Reading Spatial Data in R

HES 505 Fall 2023: Session 4

Matt Williamson

Objectives

  1. Revisit the components of spatial data

  2. Describe some of the key considerations for thinking about spatial data

  3. Introduce the two primary R packages for spatial workflows

  4. Learn to read and explore spatial objects in R

Describing Absolute Locations

  • Coordinates: 2 or more measurements that specify location relative to a reference system

  • Cartesian coordinate system

  • origin (O) = the point at which both measurement systems intersect

  • Adaptable to multiple dimensions (e.g. z for altitude)

Cartesian Coordinate System

Locations on a Globe

  • The earth is not flat…

Latitude and Longitude

Locations on a Globe

  • The earth is not flat…

  • Global Reference Systems (GRS)

  • Graticule: the grid formed by the intersection of longitude and latitude

  • The graticule is based on an ellipsoid model of earth’s surface and contained in the datum

Global Reference Systems

The datum describes which ellipsoid to use and the precise relations between locations on earth’s surface and Cartesian coordinates

  • Geodetic datums (e.g., WGS84): distance from earth’s center of gravity

  • Local data (e.g., NAD83): better models for local variation in earth’s surface

Describing location: extent

  • How much of the world does the data cover?

  • For rasters, these are the corners of the lattice

  • For vectors, we call this the bounding box

Describing location: resolution

  • Resolution: the accuracy that the location and shape of a map’s features can be depicted

  • Minimum Mapping Unit: The minimum size and dimensions that can be reliably represented at a given map scale.

  • Map scale vs. scale of analysis

The earth is not flat…

Projections

  • But maps, screens, and publications are…

  • Projections describe how the data should be translated to a flat surface

  • Rely on ‘developable surfaces’

  • Described by the Coordinate Reference System (CRS)

Developable Surfaces

Projection necessarily induces some form of distortion (tearing, compression, or shearing)

Coordinate Reference Systems

  • Some projections minimize distortion of angle, area, or distance

  • Others attempt to avoid extreme distortion of any kind

  • Includes: Datum, ellipsoid, units, and other information (e.g., False Easting, Central Meridian) to further map the projection to the GCS

  • Not all projections have/require all of the parameters

Choosing Projections

  • Equal-area for thematic maps

  • Conformal for presentations

  • Mercator or equidistant for navigation and distance

Geometries, support, and spatial messiness

Geometries

  • Vectors store aggregate the locations of a feature into a geometry
  • Most vector operations require simple, valid geometries

Image Source: Colin Williams (NEON)

Valid Geometries

  • A linestring is simple if it does not intersect
  • Valid polygons
  • Are closed (i.e., the last vertex equals the first)

> Provided material
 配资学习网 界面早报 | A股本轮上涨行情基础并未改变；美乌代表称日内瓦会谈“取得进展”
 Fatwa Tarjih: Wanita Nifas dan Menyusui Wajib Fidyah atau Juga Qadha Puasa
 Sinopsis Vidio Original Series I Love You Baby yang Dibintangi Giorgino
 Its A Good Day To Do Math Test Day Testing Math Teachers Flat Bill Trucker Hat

> Exercise directions
In the text on reading spatial data in R, which kind of projection is recommended for thematic maps?

> Result below
Equal-area.